Bertani daripada Menganggur
Setelah kesulitan mendapat pekerjaan kerah putih, semakin banyak generasi muda Kenya yang berpendidikan memilih bertani. Mereka melawan tren muda-mudi di Afrika yang menolak hidup di desa dan memilih pindah ke perkotaan.
Berpindah Karier
Francis Kimani yang berusia 30 tahun (kanan) lulus perguruan tinggi untuk menjadi seorang guru sejarah, namun gagal mendapat pekerjaan.
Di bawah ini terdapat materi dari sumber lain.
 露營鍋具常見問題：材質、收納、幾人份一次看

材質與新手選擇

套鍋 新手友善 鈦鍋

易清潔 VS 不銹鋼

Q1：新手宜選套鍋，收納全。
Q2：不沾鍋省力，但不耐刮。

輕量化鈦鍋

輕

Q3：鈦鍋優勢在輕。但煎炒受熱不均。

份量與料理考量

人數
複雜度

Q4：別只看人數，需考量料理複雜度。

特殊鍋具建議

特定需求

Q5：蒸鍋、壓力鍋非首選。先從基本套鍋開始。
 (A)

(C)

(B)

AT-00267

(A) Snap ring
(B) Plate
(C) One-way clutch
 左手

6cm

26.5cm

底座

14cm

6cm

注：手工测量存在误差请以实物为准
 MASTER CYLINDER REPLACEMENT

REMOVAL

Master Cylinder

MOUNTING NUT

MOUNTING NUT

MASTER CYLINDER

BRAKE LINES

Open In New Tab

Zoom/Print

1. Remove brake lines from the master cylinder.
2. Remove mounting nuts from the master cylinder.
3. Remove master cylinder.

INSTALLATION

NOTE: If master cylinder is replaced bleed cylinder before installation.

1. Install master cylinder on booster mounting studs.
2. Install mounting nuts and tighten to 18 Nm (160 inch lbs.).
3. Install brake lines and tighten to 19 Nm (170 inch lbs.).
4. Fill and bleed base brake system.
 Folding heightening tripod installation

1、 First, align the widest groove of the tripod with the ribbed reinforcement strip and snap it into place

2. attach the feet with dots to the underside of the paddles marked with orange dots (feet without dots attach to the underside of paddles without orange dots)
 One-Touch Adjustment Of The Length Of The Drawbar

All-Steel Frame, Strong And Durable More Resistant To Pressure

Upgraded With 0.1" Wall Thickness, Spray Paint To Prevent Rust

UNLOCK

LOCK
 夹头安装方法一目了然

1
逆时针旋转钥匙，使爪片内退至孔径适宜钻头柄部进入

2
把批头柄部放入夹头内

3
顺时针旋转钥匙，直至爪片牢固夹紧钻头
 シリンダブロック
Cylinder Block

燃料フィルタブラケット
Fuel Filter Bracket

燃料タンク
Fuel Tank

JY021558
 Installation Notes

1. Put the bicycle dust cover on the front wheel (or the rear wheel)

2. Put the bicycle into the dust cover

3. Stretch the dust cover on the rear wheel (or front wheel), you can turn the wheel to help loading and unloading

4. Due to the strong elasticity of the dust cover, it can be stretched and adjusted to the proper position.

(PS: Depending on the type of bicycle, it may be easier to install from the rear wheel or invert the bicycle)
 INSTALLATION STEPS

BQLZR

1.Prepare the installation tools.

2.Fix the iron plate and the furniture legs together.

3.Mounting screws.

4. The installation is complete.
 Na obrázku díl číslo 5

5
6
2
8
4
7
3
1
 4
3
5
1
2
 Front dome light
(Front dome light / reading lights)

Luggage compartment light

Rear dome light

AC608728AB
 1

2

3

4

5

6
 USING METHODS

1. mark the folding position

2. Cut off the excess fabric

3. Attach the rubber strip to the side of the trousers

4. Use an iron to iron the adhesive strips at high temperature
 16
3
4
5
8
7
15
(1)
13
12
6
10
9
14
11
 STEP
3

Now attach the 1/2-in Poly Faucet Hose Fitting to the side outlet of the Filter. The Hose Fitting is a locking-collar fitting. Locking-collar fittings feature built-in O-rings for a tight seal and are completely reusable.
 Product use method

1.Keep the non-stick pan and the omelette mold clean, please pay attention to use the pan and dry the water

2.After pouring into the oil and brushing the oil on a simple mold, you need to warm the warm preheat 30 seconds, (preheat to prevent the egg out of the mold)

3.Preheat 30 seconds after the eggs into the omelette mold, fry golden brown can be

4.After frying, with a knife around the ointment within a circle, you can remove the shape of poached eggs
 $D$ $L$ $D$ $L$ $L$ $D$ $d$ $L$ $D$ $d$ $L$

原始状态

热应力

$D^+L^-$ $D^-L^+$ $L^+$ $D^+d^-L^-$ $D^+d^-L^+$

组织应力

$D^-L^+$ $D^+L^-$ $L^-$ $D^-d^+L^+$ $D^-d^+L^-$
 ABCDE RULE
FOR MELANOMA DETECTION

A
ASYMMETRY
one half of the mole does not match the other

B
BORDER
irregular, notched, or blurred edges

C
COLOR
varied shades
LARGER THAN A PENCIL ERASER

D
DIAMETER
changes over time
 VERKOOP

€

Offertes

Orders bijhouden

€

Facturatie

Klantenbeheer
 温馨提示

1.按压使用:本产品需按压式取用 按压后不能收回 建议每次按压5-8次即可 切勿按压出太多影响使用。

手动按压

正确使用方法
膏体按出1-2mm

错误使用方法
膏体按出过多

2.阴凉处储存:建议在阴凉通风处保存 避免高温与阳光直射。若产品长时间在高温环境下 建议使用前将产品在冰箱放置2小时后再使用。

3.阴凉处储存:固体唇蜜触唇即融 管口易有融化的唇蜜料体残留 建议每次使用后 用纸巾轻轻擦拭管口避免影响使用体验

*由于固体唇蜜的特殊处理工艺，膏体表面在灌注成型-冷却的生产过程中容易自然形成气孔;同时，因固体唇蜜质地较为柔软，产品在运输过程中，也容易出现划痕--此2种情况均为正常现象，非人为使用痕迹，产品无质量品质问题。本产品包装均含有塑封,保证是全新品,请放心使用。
Kini ia mengelola peternakan yang dihuni ratusan sapi, kambing dan domba.
Pemasukan Lebih sebagai Petani
Dari menjual daging dan kulit hewan ternak, pemasukan Francis Kimani mencapai 1.500 Euro per bulan. Jumlah ini jauh lebih banyak ketimbang pendapatannya apabila menjadi guru. Kekeringan yang menewaskan 18 hewan ternaknya mendorong Kimani untuk menanam pakan di sebuah lahan kecil teririgasi di wilayah peternakan, sehingga ia tak perlu khawatir saat musim kering berikutnya.
Melebarkan Sayap
Mary Gitau (30) juga kesulitan mencari kerja kerah putih. Ia membuka peternakan kecil sendiri sekitar 20 kilometer di luar Nairobi. Di peternakannya Gitau menanam tanaman seperti paprika, dan memelihara babi serta ayam. Ia juga bertani tomat ceri dan stroberi, serta beternak kelinci: produk-produk baru di Kenya yang semakin populer di kalangan kelas menengah.
Teknik-teknik Modern
Di sebuah rumah kaca di Kenya, petani muda Daniel Kimani memanfaatkan sistem akuaponik, di mana ikan dan tanaman stroberi tumbuh kembang berdampingan secara simbiosis. Kimani memperkirakan metode inovatif semacam ini akan berperan penting dalam produksi pangan Afrika di masa depan, karena mengatasi masalah seperti kekurangan air dan degradasi lahan.
Menggunakan Jejaring Sosial
Jejaring sosial menjadi bagian dari proses. Tidak hanya menyediakan tips bagi para petani pemula, namun juga menjadi platform penjualan. Mereka mengunggah foto buah-buahan dan sayur-mayur hasil panen ke Facebook atau melalui situs Mkulima Young, sebuah laman yang membantu petani muda berkomunikasi di dunia maya. Para konsumen pun kini bisa berkomunikasi langsung dengan petani.
Ide Baru yang Berani
Tahun 2013, Joseph Macharia yang berusia 35 tahun mendirikan Mkulima Young untuk membantu petani muda. Kini sudah ada lebih dari 25.000 pengikut. Setiap hari ratusan pertanyaan dilayangkan seperti "Ada yang menjual angsa di sekitar Nairobi?" atau "Saya punya 10 sarang lebih tapi baru tiga yang terkolonisasi. Saya salah di mana?"
Perubahan Zaman
Pertanian menyumbang hampir 25 persen produk domestik bruto Kenya. Namun hingga kini diperkirakan baru beberapa ribu petani yang mencoba pendekatan modern. Petani startup Daniel Kimani tetap optimis. Ia memandang generasi muda Kenya tak lagi hanya fokus pada pekerjaan kerah putih. "Tak mungkin semuanya menjadi pengacara. Tapi mungkin ramai-ramai bertani," debatnya.
Generasi Masa Depan
Cara berpikir petani baru sangat berbeda dari petani tradisional, kata pendiri Mkulima Young, Joseph Macharia. "Mereka dapat mengakses informasi dengan cepat melalui ponsel dan mereka tertarik dengan pertanian intensif karena lahan sudah sulit didapat," catat Macharia. Bertani bukan lagi hanya cara menafkahi keluarga, tapi sudah menjadi bisnis, ucapnya.